Domestic violence: do 19 in 20 abusers escape conviction?
11th Mar 2014
"'Scandal' of domestic violence as more wife beaters walk free. Nearly 19 out of 20 abusers escape conviction"
The Sun, 11 March 2014
Just days after International Women's Day, the Sun has reported on a 'scandal' of domestic violence towards women in England.
But its figure implying that 95% of abusers escape conviction shouldn't be taken too far. These figures are gender-neutral, so these aren't all 'wife beaters'. We don't have accurate figures as to the extent of domestic violence and the rates being quoted aren't 'conviction rates' in the usual sense of the term.
No single definition of domestic violence
Domestic violence can mean different things to different people and the way that it's recorded varies too. Even having a figure for specific domestic violence incidents doesn't adequately measure its prevalence more generally.
'Domestic violence' isn't something people can be arrested for by the police as it's not in itself a legal definition.
Instead, the police record 'incidents' (not necessarily crimes) of domestic abuse. These are cases where there is "threatening behaviour, violence or abuse (psychological, physical, sexual, financial or emotional) between adults, aged 18 and over", and is also the definition of domestic violence employed by the Crown Prosecution Service (CPS) when cases are referred to it by the police.
But not all incidents of this sort come to the attention of police, so the Crime Survey also asks people about their own experience of domestic abuse - here more widely defined as "non-sexual emotional or financial abuse, threats, physical force, sexual assault or stalking carried out by a current or former partner or other family member".

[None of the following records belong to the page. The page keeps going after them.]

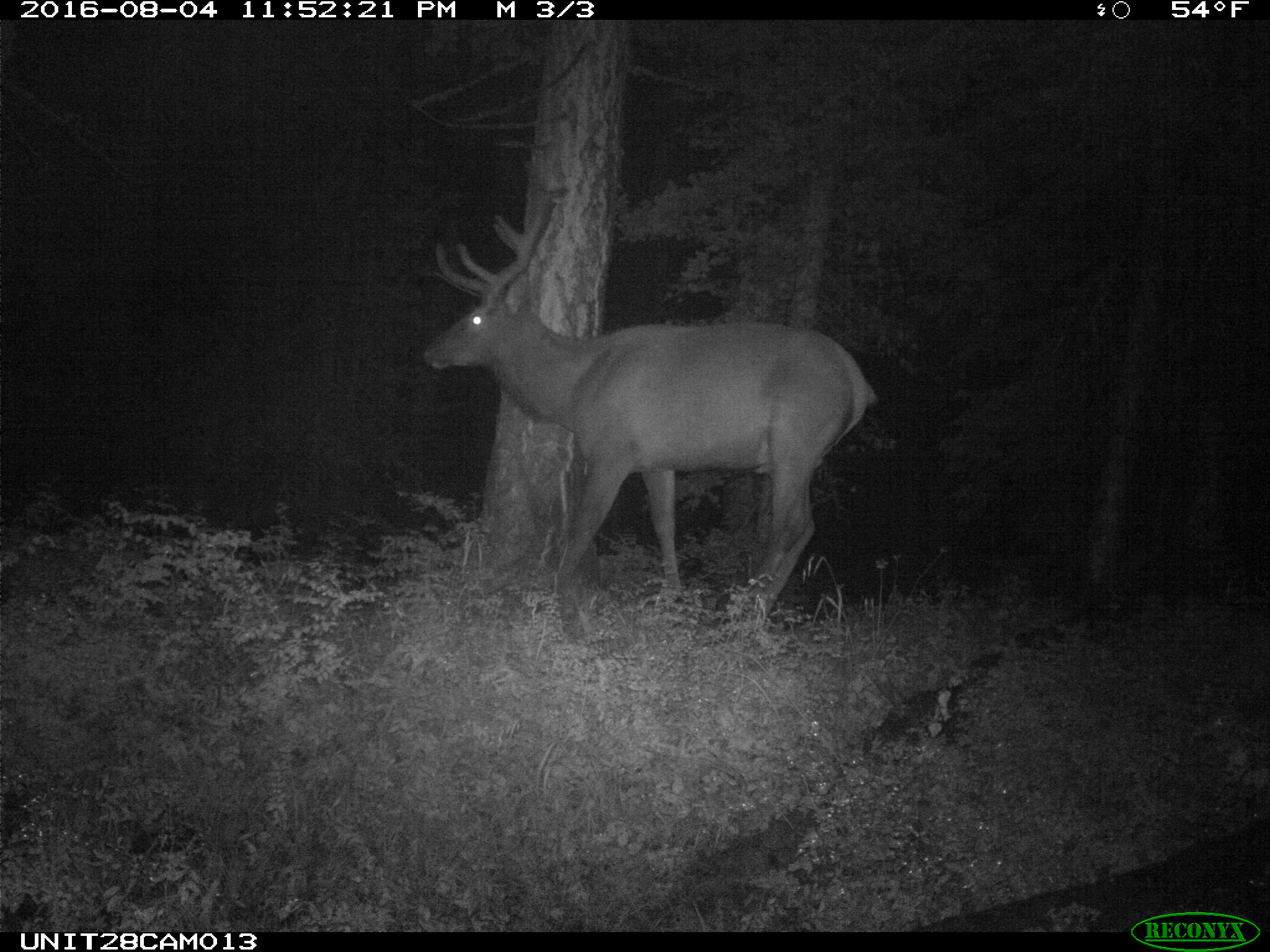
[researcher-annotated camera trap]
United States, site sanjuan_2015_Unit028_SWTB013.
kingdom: Animalia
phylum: Chordata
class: Mammalia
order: Artiodactyla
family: Cervidae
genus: Cervus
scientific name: Cervus elaphus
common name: red deer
Cervus elaphus (red deer).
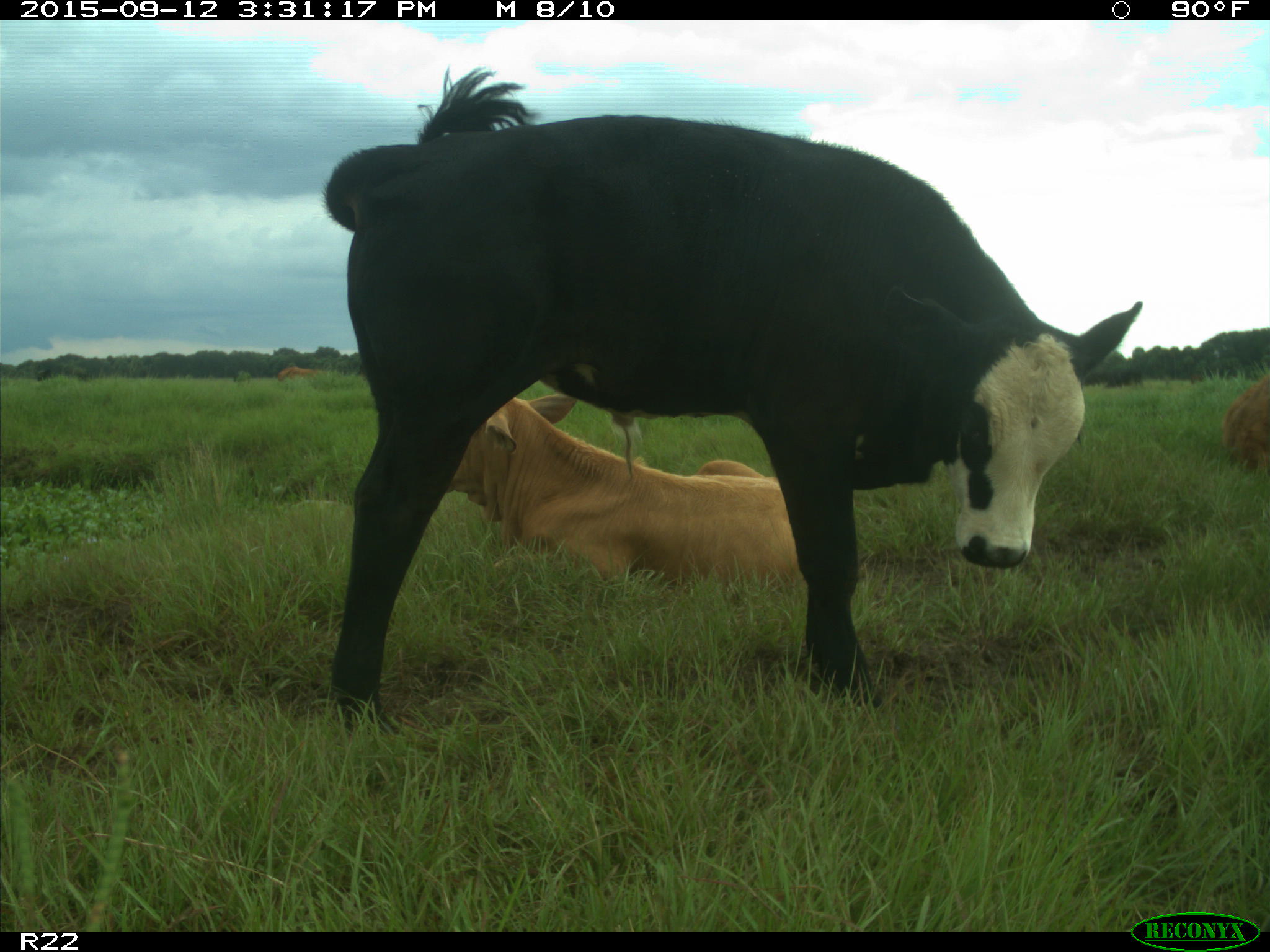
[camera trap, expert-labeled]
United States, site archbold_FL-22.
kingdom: Animalia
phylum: Chordata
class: Mammalia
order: Artiodactyla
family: Bovidae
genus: Bos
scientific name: Bos taurus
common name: domestic cow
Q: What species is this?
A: Bos taurus (domestic cow).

Two million adults reportedly experienced domestic abuse in 2012/13 - 1.2 million female victims and 700,000 male victims.
Not conviction rates
The Sun's figures are based on the number of domestic abuse incidents recorded by the police: 838,000 in 2012/13 and the number of convictions for domestic violence secured by the CPS for the same year: 52,500.
But this isn't the conviction rate in the usual sense that the term is used. As was pointed out in the Stern Review in relation to rape conviction rates, the conviction rate usually describes the proportion of all cases brought before court that result in a conviction, not the proportion of cases reported to the police that end up as a conviction.

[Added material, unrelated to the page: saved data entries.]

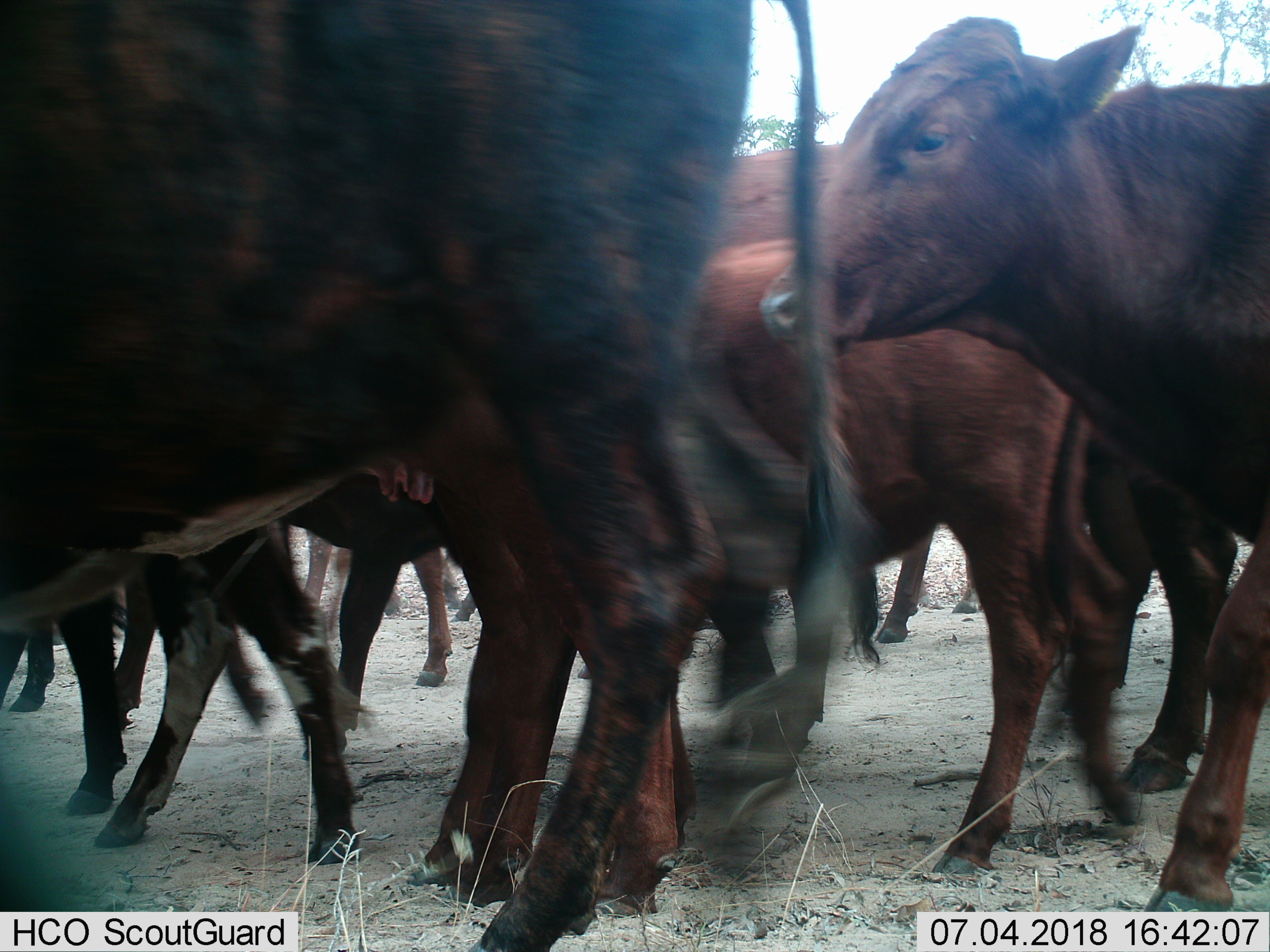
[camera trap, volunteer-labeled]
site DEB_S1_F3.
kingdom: Animalia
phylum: Chordata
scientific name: Vertebrata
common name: domestic animal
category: domesticanimal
Domesticanimal (domestic animal) (Vertebrata), count 11-50. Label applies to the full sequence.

Basing it on all cases reported to the police means cases where individuals were acquitted in court are included. Cases that weren't taken forward for one reason or another or where there wasn't enough evidence to prosecute are included. This becomes a big problem when the figures are framed like the Sun's version: that 19 out of 20 "abusers" escape conviction. There's no evidence this is the case.
The CPS only prosecutes: "where there is sufficient evidence and it is in the public interest to do so". A total of 70,700 people were prosecuted for domestic violence last year. Using this as the basis of a conviction rate shows that 74% of prosecutions were successful.
This won't be a satisfactory figure for many either, but the lack of comparable figures on the prevalence of domestic violence and how it relates to CPS convictions means the numbers can't be taken much further.